Data extracts ▸
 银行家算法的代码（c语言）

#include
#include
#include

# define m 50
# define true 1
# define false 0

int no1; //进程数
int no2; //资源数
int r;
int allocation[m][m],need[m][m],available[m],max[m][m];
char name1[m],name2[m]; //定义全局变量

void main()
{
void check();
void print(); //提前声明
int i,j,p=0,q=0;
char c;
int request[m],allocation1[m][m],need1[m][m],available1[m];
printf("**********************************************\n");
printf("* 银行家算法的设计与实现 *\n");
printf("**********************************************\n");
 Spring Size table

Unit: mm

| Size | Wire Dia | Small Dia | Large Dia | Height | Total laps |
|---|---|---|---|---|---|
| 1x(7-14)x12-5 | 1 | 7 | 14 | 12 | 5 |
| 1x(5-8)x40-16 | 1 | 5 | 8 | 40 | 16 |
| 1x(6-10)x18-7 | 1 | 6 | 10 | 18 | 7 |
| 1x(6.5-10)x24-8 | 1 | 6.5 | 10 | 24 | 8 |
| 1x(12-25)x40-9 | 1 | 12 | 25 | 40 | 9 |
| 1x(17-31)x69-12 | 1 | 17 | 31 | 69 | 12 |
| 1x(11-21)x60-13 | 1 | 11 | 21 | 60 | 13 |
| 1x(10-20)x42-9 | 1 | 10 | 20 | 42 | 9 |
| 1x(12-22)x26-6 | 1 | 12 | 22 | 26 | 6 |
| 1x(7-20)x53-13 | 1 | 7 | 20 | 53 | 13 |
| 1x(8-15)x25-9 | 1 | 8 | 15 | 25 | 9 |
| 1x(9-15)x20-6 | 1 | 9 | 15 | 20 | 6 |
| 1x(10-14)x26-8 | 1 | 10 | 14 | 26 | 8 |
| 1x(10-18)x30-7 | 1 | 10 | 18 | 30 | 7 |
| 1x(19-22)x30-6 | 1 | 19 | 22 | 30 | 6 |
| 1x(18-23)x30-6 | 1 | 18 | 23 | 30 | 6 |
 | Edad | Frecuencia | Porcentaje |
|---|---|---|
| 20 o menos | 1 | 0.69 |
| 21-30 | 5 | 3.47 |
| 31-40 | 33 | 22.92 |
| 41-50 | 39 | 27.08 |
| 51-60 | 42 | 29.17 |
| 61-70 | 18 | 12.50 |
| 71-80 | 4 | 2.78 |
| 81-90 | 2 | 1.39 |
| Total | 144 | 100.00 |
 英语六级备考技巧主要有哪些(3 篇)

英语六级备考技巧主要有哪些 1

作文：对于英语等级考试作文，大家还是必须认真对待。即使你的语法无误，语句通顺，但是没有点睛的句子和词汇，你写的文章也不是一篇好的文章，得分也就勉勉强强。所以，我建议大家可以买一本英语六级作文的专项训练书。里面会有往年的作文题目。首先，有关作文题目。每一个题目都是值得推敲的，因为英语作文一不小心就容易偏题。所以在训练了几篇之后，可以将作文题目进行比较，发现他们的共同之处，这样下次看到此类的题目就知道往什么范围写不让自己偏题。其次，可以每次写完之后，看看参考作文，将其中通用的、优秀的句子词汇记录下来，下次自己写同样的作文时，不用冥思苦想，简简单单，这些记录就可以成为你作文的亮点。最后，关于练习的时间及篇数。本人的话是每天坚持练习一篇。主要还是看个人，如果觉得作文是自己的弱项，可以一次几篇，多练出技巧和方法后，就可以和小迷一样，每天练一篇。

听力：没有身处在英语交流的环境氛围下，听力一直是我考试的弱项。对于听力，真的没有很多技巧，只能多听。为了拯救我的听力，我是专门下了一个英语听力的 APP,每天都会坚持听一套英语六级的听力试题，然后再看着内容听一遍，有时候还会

Exercise requirements ▸
Restate each entry above word for word.

Answer ▸
 银行家算法的代码（c语言）

#include
#include
#include

# define m 50
# define true 1
# define false 0

int no1; //进程数
int no2; //资源数
int r;
int allocation[m][m],need[m][m],available[m],max[m][m];
char name1[m],name2[m]; //定义全局变量

void main()
{
void check();
void print(); //提前声明
int i,j,p=0,q=0;
char c;
int request[m],allocation1[m][m],need1[m][m],available1[m];
printf("**********************************************\n");
printf("* 银行家算法的设计与实现 *\n");
printf("**********************************************\n");
 Spring Size table

Unit: mm

| Size | Wire Dia | Small Dia | Large Dia | Height | Total laps |
|---|---|---|---|---|---|
| 1x(7-14)x12-5 | 1 | 7 | 14 | 12 | 5 |
| 1x(5-8)x40-16 | 1 | 5 | 8 | 40 | 16 |
| 1x(6-10)x18-7 | 1 | 6 | 10 | 18 | 7 |
| 1x(6.5-10)x24-8 | 1 | 6.5 | 10 | 24 | 8 |
| 1x(12-25)x40-9 | 1 | 12 | 25 | 40 | 9 |
| 1x(17-31)x69-12 | 1 | 17 | 31 | 69 | 12 |
| 1x(11-21)x60-13 | 1 | 11 | 21 | 60 | 13 |
| 1x(10-20)x42-9 | 1 | 10 | 20 | 42 | 9 |
| 1x(12-22)x26-6 | 1 | 12 | 22 | 26 | 6 |
| 1x(7-20)x53-13 | 1 | 7 | 20 | 53 | 13 |
| 1x(8-15)x25-9 | 1 | 8 | 15 | 25 | 9 |
| 1x(9-15)x20-6 | 1 | 9 | 15 | 20 | 6 |
| 1x(10-14)x26-8 | 1 | 10 | 14 | 26 | 8 |
| 1x(10-18)x30-7 | 1 | 10 | 18 | 30 | 7 |
| 1x(19-22)x30-6 | 1 | 19 | 22 | 30 | 6 |
| 1x(18-23)x30-6 | 1 | 18 | 23 | 30 | 6 |
 | Edad | Frecuencia | Porcentaje |
|---|---|---|
| 20 o menos | 1 | 0.69 |
| 21-30 | 5 | 3.47 |
| 31-40 | 33 | 22.92 |
| 41-50 | 39 | 27.08 |
| 51-60 | 42 | 29.17 |
| 61-70 | 18 | 12.50 |
| 71-80 | 4 | 2.78 |
| 81-90 | 2 | 1.39 |
| Total | 144 | 100.00 |
 英语六级备考技巧主要有哪些(3 篇)

英语六级备考技巧主要有哪些 1

作文：对于英语等级考试作文，大家还是必须认真对待。即使你的语法无误，语句通顺，但是没有点睛的句子和词汇，你写的文章也不是一篇好的文章，得分也就勉勉强强。所以，我建议大家可以买一本英语六级作文的专项训练书。里面会有往年的作文题目。首先，有关作文题目。每一个题目都是值得推敲的，因为英语作文一不小心就容易偏题。所以在训练了几篇之后，可以将作文题目进行比较，发现他们的共同之处，这样下次看到此类的题目就知道往什么范围写不让自己偏题。其次，可以每次写完之后，看看参考作文，将其中通用的、优秀的句子词汇记录下来，下次自己写同样的作文时，不用冥思苦想，简简单单，这些记录就可以成为你作文的亮点。最后，关于练习的时间及篇数。本人的话是每天坚持练习一篇。主要还是看个人，如果觉得作文是自己的弱项，可以一次几篇，多练出技巧和方法后，就可以和小迷一样，每天练一篇。

听力：没有身处在英语交流的环境氛围下，听力一直是我考试的弱项。对于听力，真的没有很多技巧，只能多听。为了拯救我的听力，我是专门下了一个英语听力的 APP,每天都会坚持听一套英语六级的听力试题，然后再看着内容听一遍，有时候还会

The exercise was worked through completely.